:: Textauszug ::
+===+

Klinische Neurophysiologie 2009; 40 - A118
DOI: 10.1055/s-0029-1216112

Explorationsverhalten bei Patienten mit homonymen Gesichtsfeldausfällen

U Schiefer 1, E Papageorgiou 1, G Hardieß 1, HA Mallot 1
  • 1Tübingen

Einleitung: In der (Fahr-)Tauglichkeits-Beurteilung wird der Gesichtsfeldfunktion eine hohe Bedeutung beigemessen. Ziel dieser Untersuchungen war es, den Einfluss homonymer Skotome auf die Passage einer Kreuzung mit Querverkehr unter „Virtual reality (VR)“-Bedingungen bei zusätzlicher Berücksichtigung des visuellen Explorationsvermögens (Einsatz von Augen- und Kopfbewegungen) zu untersuchen.

Methodik: Im Rahmen der Versuchsauswertung wurde den „Trajektorien“ der virtuellen Fahrzeuge die Lokalisation und Ausdehnung des ggf. vorhandenen Gesichtsfelddefekts (semi-automatisierte kinetische Perimetrie, Marke III4e, 3°/s, mit Reaktionszeitkorrektur) sowie die visuellen Explorationsbewegungen (erfasst mittels „Eye tracking“ und „Head tracking“) – jeweils zeitlich bzw. örtlich aufgeschlüsselt –überlagert. Hierdurch ließ sich unmittelbar visualisieren und analysieren, (i) ob überhaupt und falls ja, (ii) zu welchem Zeitpunkt/in welchem Kreuzungsabstand, (iii) über welchen Zeitraum/über welche Fahrstrecke ein potentiell Kollisions-relevantes Querfahrzeug exploriert wurde und – mindestens ebenso wichtig – (iv) ob aus dieser Konstellation eine Änderungen des Fahrverhaltens (' Geschwindigkeitsänderung) des Fahrzeugsführers resultierte.

+===+

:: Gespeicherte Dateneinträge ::
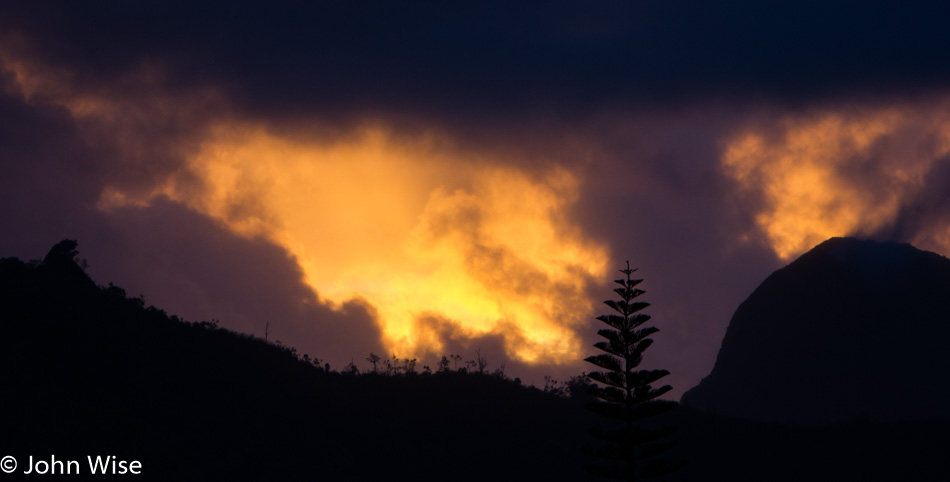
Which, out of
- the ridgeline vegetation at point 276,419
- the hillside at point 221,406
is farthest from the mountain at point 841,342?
the hillside at point 221,406

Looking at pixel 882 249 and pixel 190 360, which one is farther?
pixel 882 249

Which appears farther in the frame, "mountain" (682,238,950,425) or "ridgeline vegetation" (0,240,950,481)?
"mountain" (682,238,950,425)

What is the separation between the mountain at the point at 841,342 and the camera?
131625 millimetres

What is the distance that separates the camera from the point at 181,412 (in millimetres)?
71812

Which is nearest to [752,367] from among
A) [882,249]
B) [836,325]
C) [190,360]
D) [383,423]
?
[836,325]

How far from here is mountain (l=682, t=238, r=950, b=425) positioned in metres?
132

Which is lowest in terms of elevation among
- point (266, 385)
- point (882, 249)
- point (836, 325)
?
point (266, 385)

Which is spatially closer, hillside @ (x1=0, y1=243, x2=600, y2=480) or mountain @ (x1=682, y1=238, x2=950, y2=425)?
hillside @ (x1=0, y1=243, x2=600, y2=480)

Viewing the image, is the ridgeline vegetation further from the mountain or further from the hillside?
the mountain

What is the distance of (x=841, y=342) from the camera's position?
141000mm

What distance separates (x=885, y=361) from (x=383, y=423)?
309ft

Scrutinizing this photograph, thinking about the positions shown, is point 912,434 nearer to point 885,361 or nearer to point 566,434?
point 566,434

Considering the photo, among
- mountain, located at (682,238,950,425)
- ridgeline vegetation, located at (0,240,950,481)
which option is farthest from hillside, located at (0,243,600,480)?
mountain, located at (682,238,950,425)

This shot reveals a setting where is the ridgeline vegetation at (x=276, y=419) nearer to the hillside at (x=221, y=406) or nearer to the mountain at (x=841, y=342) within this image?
the hillside at (x=221, y=406)
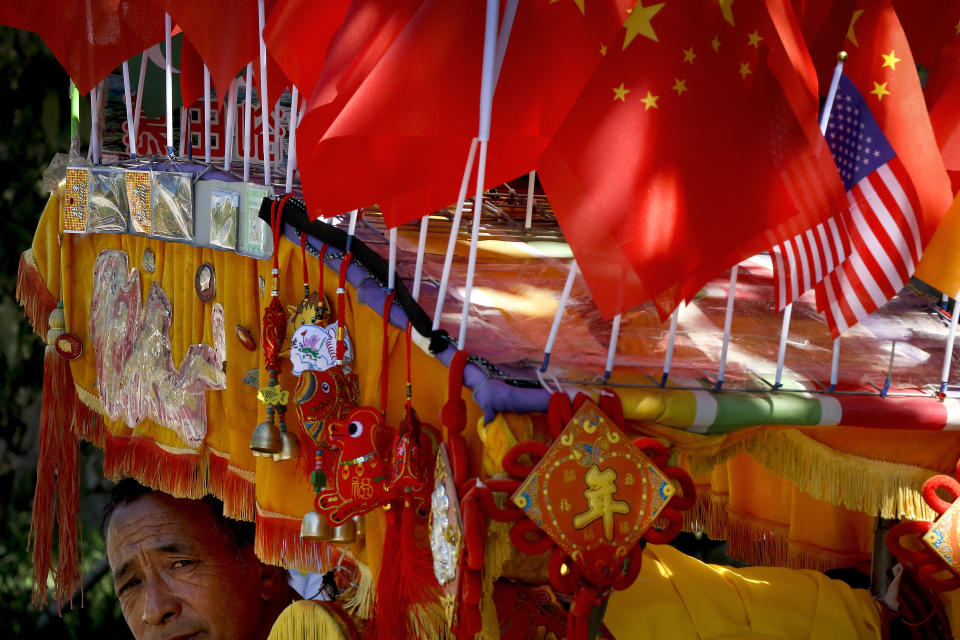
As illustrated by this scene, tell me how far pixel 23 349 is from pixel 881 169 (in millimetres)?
5807

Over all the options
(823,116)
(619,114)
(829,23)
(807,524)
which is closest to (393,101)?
(619,114)

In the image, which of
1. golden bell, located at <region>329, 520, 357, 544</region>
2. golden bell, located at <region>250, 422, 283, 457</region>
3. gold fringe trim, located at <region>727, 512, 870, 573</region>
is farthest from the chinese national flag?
gold fringe trim, located at <region>727, 512, 870, 573</region>

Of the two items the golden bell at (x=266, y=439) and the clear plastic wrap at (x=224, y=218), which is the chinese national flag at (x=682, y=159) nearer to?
the golden bell at (x=266, y=439)

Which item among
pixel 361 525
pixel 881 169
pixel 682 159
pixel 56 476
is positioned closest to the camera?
pixel 682 159

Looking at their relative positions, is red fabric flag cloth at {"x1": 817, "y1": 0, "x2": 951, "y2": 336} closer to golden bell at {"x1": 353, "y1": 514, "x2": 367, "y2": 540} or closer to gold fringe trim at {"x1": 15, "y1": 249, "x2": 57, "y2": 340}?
golden bell at {"x1": 353, "y1": 514, "x2": 367, "y2": 540}

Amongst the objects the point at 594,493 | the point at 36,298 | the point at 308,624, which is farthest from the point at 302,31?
the point at 36,298

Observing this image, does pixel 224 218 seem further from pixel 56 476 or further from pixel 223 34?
pixel 56 476

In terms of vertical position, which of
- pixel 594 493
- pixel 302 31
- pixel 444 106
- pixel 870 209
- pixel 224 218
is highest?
pixel 302 31

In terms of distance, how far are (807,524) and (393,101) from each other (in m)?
2.25

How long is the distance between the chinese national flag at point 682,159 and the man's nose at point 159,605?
6.93 feet

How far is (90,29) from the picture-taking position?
342cm

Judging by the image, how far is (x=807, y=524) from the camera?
138 inches

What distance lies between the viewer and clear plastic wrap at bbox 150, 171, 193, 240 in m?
3.25

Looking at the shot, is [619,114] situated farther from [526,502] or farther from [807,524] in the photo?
[807,524]
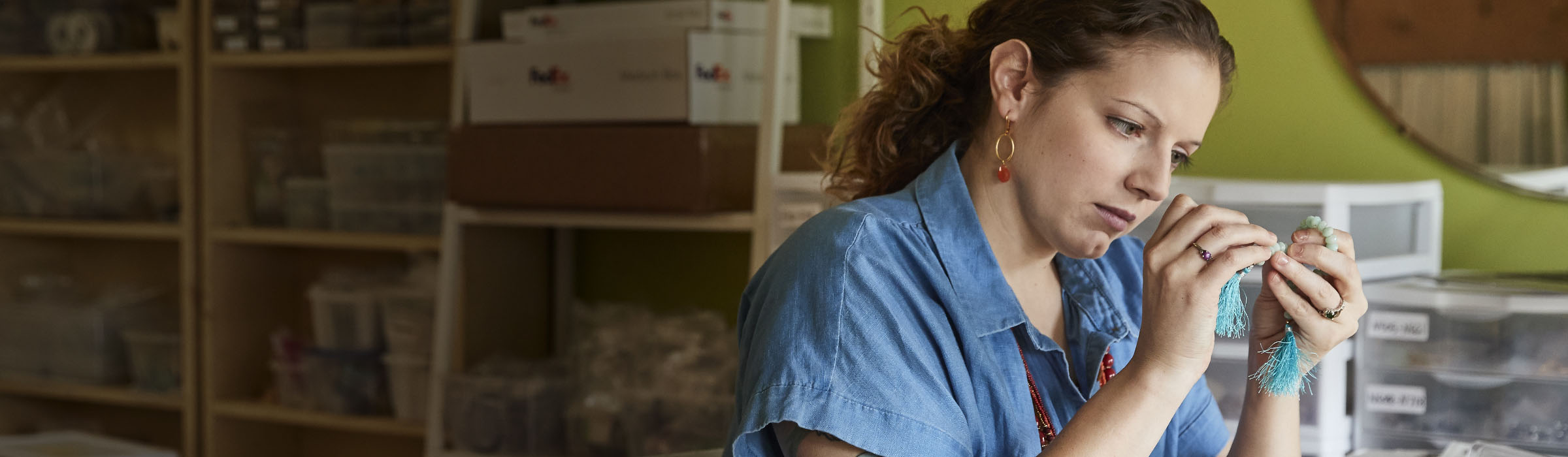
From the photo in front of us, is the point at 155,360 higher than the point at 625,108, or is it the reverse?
the point at 625,108

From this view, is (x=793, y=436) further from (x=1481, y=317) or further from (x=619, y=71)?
(x=619, y=71)

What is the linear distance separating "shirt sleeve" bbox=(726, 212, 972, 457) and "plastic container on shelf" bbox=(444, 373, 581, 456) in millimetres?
1378

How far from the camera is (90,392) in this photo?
9.38 feet

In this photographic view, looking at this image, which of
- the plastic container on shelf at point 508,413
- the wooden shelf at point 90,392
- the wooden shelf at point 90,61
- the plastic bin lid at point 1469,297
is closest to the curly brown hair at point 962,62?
the plastic bin lid at point 1469,297

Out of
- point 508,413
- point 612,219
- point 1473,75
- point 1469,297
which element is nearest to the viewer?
point 1469,297

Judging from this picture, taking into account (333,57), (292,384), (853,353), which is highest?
(333,57)

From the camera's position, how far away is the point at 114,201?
2.85 metres

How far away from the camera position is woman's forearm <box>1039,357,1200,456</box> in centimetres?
92

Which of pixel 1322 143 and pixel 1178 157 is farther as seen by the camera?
pixel 1322 143

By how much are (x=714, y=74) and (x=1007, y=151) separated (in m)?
1.04

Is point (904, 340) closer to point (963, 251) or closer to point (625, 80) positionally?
point (963, 251)

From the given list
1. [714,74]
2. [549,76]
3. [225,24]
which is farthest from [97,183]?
[714,74]

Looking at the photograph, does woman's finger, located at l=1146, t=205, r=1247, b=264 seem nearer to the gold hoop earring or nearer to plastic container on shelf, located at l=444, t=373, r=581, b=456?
the gold hoop earring

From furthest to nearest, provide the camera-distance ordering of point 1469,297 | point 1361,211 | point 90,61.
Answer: point 90,61 < point 1361,211 < point 1469,297
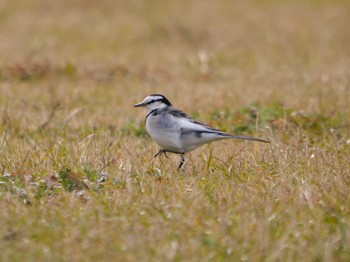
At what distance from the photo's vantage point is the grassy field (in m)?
4.75

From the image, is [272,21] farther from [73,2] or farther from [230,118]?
[230,118]

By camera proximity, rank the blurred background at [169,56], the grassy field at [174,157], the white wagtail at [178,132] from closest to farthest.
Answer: the grassy field at [174,157], the white wagtail at [178,132], the blurred background at [169,56]

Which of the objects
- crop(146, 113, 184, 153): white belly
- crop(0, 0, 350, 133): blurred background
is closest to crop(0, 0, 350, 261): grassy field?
crop(0, 0, 350, 133): blurred background

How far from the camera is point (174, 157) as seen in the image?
7250mm

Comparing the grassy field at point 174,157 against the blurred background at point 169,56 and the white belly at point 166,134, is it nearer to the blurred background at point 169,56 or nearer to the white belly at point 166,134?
the blurred background at point 169,56

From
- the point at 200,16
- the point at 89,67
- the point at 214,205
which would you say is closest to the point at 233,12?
the point at 200,16

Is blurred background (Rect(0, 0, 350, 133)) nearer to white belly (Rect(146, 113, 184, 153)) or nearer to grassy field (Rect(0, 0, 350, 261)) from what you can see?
grassy field (Rect(0, 0, 350, 261))

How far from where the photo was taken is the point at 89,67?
13.3m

+===+

:: Arbeitsschritte ::
a – Wie lässt sich der Absatz, der mit „Methodik: Im Rahmen der Versuchsauswertung“ beginnt, in der Kurzfassung zum Explorationsverhalten knapper oder als Liste fassen, ohne seine Hauptfakten zu verlieren?
b – Schreiben Sie die Kurzfassung zum Explorationsverhalten im Anschluss an den letzten Satz des Methodik-Absatzes weiter.
Die Einträge stammen aus einer anderen Quelle.

:: Erwartete Antworten ::
a –
Methodik:
- Überlagert wurden die Trajektorien der virtuellen Fahrzeuge mit
  - Lage und Ausdehnung eines ggf. vorhandenen Gesichtsfelddefekts (semi-automatisierte kinetische Perimetrie, Marke III4e, 3°/s, mit Reaktionszeitkorrektur),
  - den visuellen Explorationsbewegungen (erfasst per Eye- und Head-Tracking).
- Beides wurde jeweils zeitlich bzw. örtlich aufgeschlüsselt.
- So ließ sich direkt visualisieren und analysieren,
  - (i) ob ein potenziell kollisionsrelevantes Querfahrzeug überhaupt exploriert wurde,
  - (ii) wann bzw. in welchem Kreuzungsabstand,
  - (iii) über welchen Zeitraum bzw. welche Fahrstrecke,
  - (iv) ob sich daraus eine Änderung des Fahrverhaltens (Geschwindigkeitsänderung) ergab.

b –
Ergebnisse: 27 Patienten (10 Frauen, 17Männer, im Alter zwischen 19 und 71 Jahren) mit vaskulären Hirnläsionen (Eintrittszeitpunkt mind. 6 Monate vor Untersuchungsbeginn) und daraus resultierenden homonymen Gesichtsfelddefekten wurden untersucht; das Vergleichskollektiv umfasste 16 augengesunde Normalpersonen mit vergleichbarer Alters- und Geschlechtsverteilung.

17 der 27 Patienten mit homonymen Skotomen waren bezüglich der Güte der Kreuzungspassage (' Zahl der Kollisionen) dem Normalkollektiv vergleichbar. Patienten mit homonymen Ausfällen nach links – hervorgerufen durch rechts-hemisphärische Läsionen – zeigten i.a. schlechtere Passageergebnisse als solche mit homonymen Skotomen nach rechts.

Schlussfolgerung: Existenz und Ausdehnung eines homonymen Gesichtsfeldausfall allein scheinen also keine hinreichenden Prädiktoren für die erfolgreiche Passage einer Kreuzung mit Querverkehr unter VR-Bedingungen zu sein.